++++ Supplied data ++++

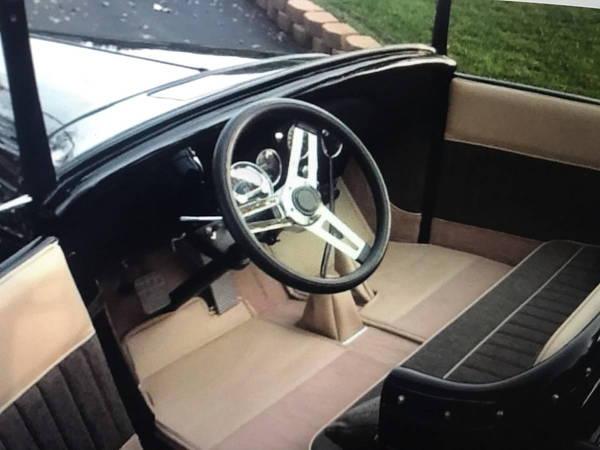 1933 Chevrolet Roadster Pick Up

++++
++++ Supplied data ++++

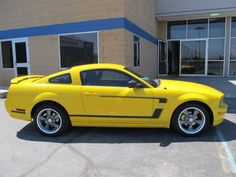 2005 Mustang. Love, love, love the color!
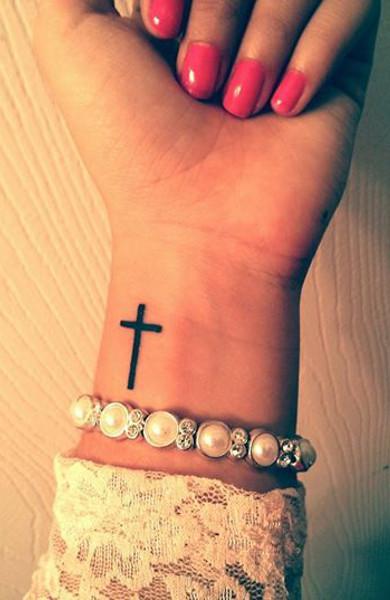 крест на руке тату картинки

++++

Exercise objective
Line for line, output the entries above from the line with "2005 Mustang. Love, love, love the color!" to the line with "крест на руке тату картинки", both included, and nothing more. Skip pictures.

Answer section
 2005 Mustang. Love, love, love the color!
 крест на руке тату картинки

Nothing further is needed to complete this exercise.